### [GIVEN TEXT]
You can test for a single bit set in a long integer or integer field using the following algorithm:
( <value> \ (2^<bit>) ) mod 2
This expression will return 1 if the <bit> is set and 0 if <bit> is not set. <bit> is numbered from 0 to 30 inclusive where <bit>=0 is the first bit. <bit> values greater than 30 will not work with this algorithm because Jet uses unsigned long integer values and 2^31 is one larger than the largest unsigned long integer value and thus will cause numeric overflow when the division is evaluated.

Note that the \ operator and not the / operator is used. The \ operator is used for integer division. The / operator is used for floating point division and will cause unexpected results when used with this algorithm.

You can check <bit> 31 for a long integer using the following algorithm:
iif( <value> < 0, 1, 0 )
This works because an unsigned long integer that is less than zero means the highest order bit (bit 31 for a long) is set.

### [MATERIAL SHOWN]
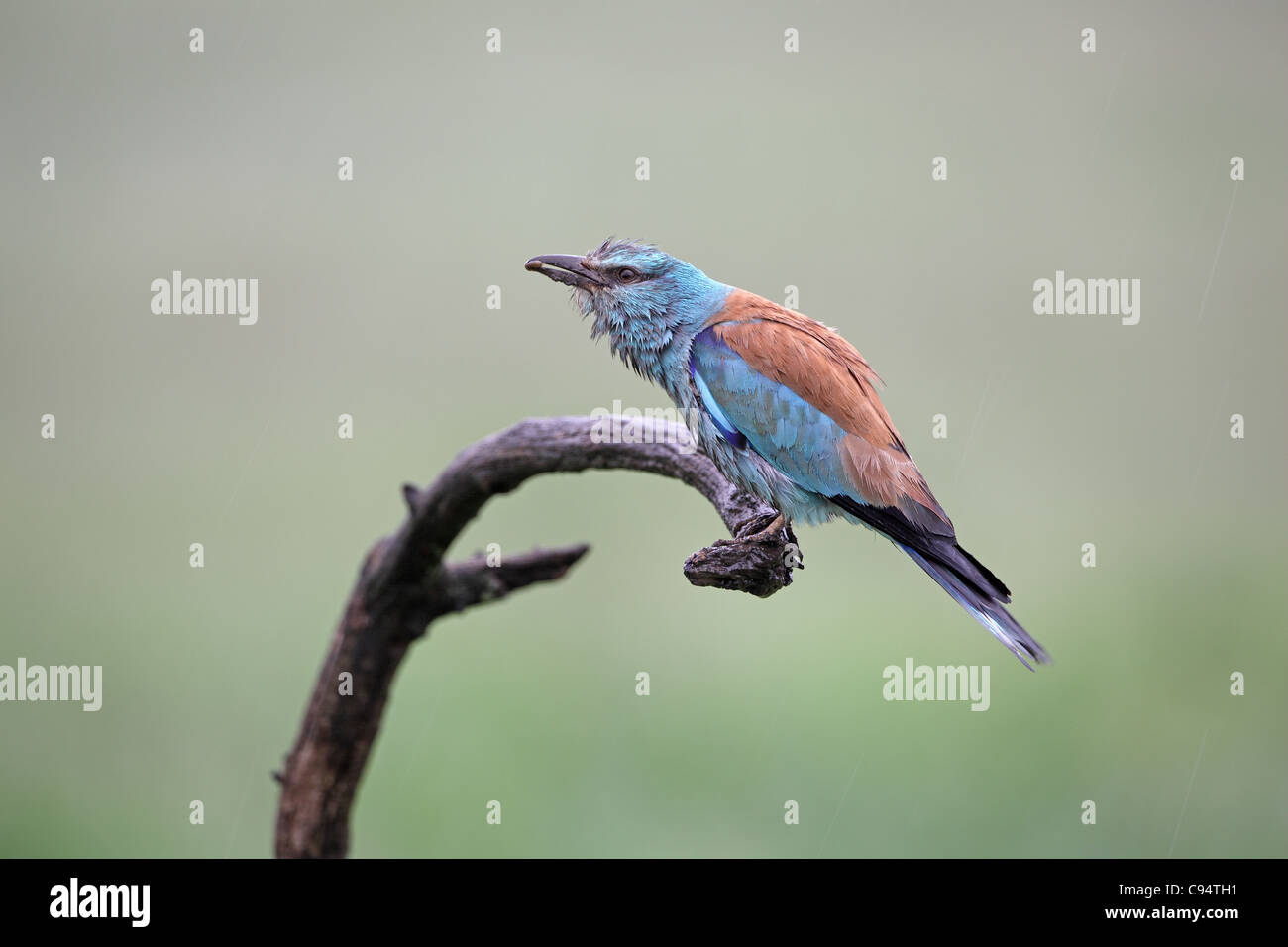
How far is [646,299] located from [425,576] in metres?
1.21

--

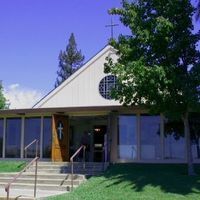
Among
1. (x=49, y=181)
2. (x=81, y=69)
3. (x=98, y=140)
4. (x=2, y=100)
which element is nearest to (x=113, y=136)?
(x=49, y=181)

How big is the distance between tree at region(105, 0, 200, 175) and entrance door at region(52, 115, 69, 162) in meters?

==

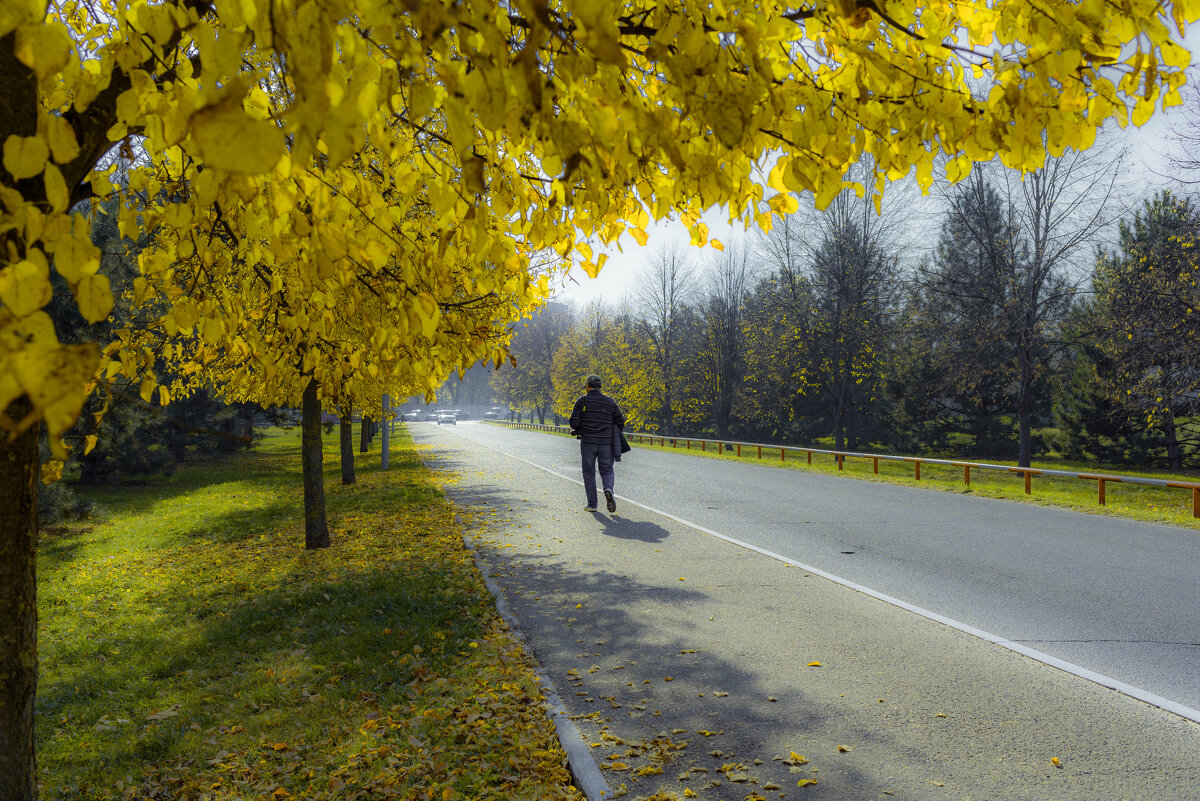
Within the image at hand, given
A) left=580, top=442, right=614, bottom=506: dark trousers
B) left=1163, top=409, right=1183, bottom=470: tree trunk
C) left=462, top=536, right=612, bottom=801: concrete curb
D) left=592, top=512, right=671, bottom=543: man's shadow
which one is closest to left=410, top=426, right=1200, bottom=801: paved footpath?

### [PARTS OF THE EXERCISE]
[1] In the text on testing bits, which operator performs integer division?
[2] Carry on the text on testing bits from where it stops.

### [ANSWER LIST]
[1] The \ operator.

[2]
Suppose you have a table named Test and a long integer field named TestFlags. You can use the following SQL statements to test to see if the bit 11 is set in the TestFlags field
SELECT * FROM Test WHERE ([TestFlags]\2^11) mod 2 = 1
				
or replace 2^11 with 2048 to save some query calculation time:
SELECT * FROM Test WHERE ([TestFlags]\2048) mod 2 = 1
				
You can use the following SQL to test for bit 31
SELECT * FROM Test WHERE iif( [TestFlags] < 0, 1 ,0 ) = 1
				
but this SQL statement would be a much more efficient test for bit 31:
SELECT * FROM Test WHERE [TestFlags] < 0
				
Note that you can also create calculated columns in SQL to display the results of one or more bit checks:
SELECT ([TestFlags]\2^11) mod 2 AS Bit11Set FROM Test
				
You can run the following ADO code to verify that this algorithm works correctly over various ranges and with various bit flags. Note the test requires a blank Microsoft Access database named C:\Db1.mdb and a reference to Microsoft ActiveX Data Objects.
   ' START SAMPLE CODE
   Sub VerifyBitTest()
   Dim i As Long, min As Long, max As Long, bit As Long
   Dim conn As New ADODB.Connection
   Dim rs As New ADODB.recordset

      conn.Open "DRIVER=Microsoft Access Driver (*.mdb);" & _
      "MAXBUFFERSIZE=128;DBQ=c:\db1.mdb"
      On Error Resume Next
         conn.Execute "DROP TABLE Test"
      On Error GoTo 0
      conn.Execute "CREATE TABLE Test (TestFlags LONG)"
      conn.Execute "INSERT INTO Test (TestFlags) VALUES (0)"
      min = 2 ^ 0: max = 2 ^ 30: bit = 11
      For i = min To max ' This could take a while.
         rs.Open "SELECT (" & i & "\2^" & bit & _
                 ") mod 2 AS BitSet FROM Test", conn
         If rs!BitSet <> IIf((i And (2 ^ bit)) > 0, 1, 0) Then
            MsgBox "Bit Test Failure!"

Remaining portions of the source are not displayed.